#### Extract provided:
Story of Texas Outage in Feb 2021
Summary: Tableau is a popular visualization software. I collected Texas outage data and visualize it in Tableau.
Contents
- 1. Introduction
- 2. Data Collection
- 3. Data processing
- 4. Visualization in Tableau
- 4.1 Evolution of outage(left) and temperature(right)
- 4.2 Comparing the evolution in one map
- 4.3 Heatmap of counties’ total reduced power at each time
- 4.4 Heatmap of counties’ temperature at each time
- 4.5 Line chart of each county’s temperature and reduced power
- 4.6 Total reduced power by fuel type
- 4.7 Top X counties suffer power outage at each time
1. Introduction
I want to visualize the Texas power outage during Feb.10 to Feb.19 hour by hour in Tableau.
- Firstly, collecting outage data, weather history data and Texas county data.
- Secondly, processing the data.
- Lastly, visualizing the processed data in Tableau.
Notebook for collecting and processing data can be found here
2. Data Collection
In this part, I will collect outage data, weather history data and Texas county data.
- Outage data is from: ERCOT, Generation Resource and Energy Storage Resource Outages and Derates for February 10-19, 2021 Excel Version.
- Texas county list is from: Texas-Counties-Centroid-Map. Another source is Wikipedia.
- Weather history data is from: Meteostat, weather stations list is here.
2.1 Outage data
outage = pd.read_excel('outage_feb1019.xlsx', sheet_name='OutageData')
print(f'Outage size: {outage.shape}')
outage.head(3)
outage['FUEL TYPE'].unique()
array(['WIND', 'NG', 'COAL', 'SOLAR', 'ESR', 'HYDRO', 'NUCLEAR'], dtype=object)
2.2 County data
cnty = pd.read_csv('Texas_Counties_Centroid_Map.csv')
print(f'County size: {cnty.shape}')
cnty.head(3)
County size: (254, 8)
2.3 Weather history data
##scrape weather history data hourly
stations = Stations()
# Set time period
start = datetime(2021, 2, 10)
end = datetime(2021, 2, 19, 23, 59)
# for idx in tqdm(range(len(cnty))):
# for idx in range(len(cnty)):
idx_s = 200 #change this in tiny step to avoid blocking
idx_e = len(cnty)

#### Your goal:
From the write-up on the February 2021 Texas outage, set down the passage from "- Secondly, processing" up to and including "2021 Excel Version.", word for word. The listing that comes next plays no part in this work.

(Collection entries)
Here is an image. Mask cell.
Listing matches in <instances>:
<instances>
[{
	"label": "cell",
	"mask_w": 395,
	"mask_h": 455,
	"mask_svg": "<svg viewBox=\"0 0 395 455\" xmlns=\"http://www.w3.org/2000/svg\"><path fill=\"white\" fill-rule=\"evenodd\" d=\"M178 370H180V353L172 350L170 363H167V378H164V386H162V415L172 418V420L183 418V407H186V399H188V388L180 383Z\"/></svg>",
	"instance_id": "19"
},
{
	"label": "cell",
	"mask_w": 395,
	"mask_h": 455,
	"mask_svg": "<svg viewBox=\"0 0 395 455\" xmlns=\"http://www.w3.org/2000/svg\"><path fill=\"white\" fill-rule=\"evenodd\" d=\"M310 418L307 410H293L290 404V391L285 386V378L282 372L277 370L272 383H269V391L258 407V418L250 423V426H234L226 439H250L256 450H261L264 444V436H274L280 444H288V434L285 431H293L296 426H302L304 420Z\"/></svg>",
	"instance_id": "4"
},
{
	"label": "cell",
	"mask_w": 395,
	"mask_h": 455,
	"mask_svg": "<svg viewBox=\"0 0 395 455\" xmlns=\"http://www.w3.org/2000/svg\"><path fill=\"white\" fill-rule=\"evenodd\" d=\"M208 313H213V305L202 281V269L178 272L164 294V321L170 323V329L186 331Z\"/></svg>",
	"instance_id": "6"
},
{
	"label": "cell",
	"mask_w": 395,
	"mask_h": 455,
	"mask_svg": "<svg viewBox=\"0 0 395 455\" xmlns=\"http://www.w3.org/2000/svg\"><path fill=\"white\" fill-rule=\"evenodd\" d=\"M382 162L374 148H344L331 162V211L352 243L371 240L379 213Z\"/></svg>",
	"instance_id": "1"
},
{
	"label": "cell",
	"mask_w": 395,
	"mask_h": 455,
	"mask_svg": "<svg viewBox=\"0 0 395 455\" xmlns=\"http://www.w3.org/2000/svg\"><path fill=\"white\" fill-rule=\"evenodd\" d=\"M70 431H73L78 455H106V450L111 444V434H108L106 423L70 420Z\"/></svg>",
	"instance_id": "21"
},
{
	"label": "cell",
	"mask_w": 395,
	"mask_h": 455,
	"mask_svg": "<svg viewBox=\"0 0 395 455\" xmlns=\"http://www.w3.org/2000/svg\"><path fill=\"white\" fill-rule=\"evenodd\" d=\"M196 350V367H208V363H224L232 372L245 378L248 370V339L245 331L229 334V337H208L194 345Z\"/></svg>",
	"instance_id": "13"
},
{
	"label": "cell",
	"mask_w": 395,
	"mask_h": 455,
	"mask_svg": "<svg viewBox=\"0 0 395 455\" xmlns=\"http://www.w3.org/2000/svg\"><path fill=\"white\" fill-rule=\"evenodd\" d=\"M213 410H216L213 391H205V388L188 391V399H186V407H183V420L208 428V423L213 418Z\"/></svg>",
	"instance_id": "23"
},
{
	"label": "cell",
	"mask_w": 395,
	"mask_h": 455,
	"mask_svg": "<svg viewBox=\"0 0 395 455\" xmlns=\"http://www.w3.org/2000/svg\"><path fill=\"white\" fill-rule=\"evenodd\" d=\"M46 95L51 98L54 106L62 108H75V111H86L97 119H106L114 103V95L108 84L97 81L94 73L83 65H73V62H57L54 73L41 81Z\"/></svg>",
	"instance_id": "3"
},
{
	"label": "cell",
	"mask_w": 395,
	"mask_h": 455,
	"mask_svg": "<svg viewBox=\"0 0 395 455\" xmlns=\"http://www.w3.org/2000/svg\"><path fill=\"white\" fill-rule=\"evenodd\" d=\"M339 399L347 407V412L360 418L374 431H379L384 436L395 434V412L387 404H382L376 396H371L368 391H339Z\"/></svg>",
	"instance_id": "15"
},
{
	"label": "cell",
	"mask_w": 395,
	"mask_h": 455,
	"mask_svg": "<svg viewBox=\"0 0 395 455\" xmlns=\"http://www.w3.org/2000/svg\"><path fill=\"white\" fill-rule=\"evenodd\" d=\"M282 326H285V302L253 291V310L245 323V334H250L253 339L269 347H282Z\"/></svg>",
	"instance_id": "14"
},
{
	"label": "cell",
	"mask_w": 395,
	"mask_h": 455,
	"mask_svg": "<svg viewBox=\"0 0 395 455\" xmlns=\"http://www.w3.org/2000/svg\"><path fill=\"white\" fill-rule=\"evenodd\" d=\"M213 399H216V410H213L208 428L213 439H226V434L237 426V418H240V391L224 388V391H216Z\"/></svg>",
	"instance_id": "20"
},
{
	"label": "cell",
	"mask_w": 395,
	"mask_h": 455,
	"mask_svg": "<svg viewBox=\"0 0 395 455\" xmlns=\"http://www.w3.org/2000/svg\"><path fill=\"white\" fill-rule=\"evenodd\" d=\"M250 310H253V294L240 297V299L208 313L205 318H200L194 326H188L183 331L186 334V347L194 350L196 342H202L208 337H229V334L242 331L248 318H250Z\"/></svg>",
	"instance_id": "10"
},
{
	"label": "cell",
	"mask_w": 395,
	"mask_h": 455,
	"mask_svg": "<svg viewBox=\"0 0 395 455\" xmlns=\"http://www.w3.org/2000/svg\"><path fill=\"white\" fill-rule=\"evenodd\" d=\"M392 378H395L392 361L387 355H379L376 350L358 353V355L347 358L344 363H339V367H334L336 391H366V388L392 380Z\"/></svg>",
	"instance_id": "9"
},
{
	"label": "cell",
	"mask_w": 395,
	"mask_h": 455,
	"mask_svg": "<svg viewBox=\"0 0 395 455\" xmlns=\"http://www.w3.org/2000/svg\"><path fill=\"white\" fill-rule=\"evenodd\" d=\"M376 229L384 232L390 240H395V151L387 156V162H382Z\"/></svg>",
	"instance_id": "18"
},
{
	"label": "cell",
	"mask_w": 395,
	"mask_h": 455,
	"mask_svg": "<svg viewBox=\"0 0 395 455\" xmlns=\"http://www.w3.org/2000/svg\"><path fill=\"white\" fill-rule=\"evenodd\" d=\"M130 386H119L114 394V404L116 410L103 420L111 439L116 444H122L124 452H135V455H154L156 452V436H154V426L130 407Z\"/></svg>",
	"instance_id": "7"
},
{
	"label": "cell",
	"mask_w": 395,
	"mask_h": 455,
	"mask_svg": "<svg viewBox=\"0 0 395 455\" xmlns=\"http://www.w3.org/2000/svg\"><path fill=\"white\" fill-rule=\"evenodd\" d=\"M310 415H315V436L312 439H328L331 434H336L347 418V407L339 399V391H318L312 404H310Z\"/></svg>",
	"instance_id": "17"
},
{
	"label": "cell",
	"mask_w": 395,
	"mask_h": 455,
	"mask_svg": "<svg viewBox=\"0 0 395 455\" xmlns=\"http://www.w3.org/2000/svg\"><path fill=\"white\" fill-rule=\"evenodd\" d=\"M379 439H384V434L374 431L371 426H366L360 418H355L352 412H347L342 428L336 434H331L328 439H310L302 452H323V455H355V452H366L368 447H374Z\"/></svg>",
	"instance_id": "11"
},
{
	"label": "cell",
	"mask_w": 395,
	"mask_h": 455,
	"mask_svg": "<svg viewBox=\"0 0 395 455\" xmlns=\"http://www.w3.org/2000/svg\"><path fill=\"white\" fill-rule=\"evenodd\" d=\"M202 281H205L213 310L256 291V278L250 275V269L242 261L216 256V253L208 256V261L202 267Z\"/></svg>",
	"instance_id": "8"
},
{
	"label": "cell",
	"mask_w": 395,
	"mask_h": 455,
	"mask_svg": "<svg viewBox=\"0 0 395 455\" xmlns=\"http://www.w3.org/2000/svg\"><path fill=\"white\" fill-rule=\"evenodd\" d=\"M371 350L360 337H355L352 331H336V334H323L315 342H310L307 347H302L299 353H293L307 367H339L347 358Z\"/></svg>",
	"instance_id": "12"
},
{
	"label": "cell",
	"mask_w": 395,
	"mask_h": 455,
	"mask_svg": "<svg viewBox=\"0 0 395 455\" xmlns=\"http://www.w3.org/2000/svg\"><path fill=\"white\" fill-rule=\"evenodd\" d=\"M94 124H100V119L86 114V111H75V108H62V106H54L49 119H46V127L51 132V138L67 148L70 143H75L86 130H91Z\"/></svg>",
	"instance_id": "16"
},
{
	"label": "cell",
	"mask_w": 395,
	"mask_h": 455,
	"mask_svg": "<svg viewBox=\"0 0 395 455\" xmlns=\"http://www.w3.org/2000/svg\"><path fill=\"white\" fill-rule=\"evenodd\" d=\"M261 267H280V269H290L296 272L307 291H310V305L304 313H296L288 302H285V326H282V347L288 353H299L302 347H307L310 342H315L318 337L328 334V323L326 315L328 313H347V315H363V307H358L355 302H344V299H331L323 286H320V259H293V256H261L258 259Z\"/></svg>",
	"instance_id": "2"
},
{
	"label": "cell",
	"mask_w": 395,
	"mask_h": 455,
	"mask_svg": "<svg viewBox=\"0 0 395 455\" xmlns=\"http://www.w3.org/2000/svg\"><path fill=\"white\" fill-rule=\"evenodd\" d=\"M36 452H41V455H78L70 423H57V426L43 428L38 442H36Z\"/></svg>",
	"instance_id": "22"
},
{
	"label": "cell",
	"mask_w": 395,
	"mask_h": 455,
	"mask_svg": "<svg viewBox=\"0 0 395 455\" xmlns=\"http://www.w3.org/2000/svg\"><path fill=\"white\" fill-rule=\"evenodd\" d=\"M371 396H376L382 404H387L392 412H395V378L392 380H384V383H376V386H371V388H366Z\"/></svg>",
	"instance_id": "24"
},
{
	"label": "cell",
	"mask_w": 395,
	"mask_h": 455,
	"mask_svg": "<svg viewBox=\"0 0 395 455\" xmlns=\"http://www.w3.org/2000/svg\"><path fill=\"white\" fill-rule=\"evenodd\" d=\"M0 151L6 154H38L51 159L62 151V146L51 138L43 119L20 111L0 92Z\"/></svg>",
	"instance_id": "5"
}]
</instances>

#### Reply:
- Secondly, processing the data.
- Lastly, visualizing the processed data in Tableau.
Notebook for collecting and processing data can be found here
2. Data Collection
In this part, I will collect outage data, weather history data and Texas county data.
- Outage data is from: ERCOT, Generation Resource and Energy Storage Resource Outages and Derates for February 10-19, 2021 Excel Version.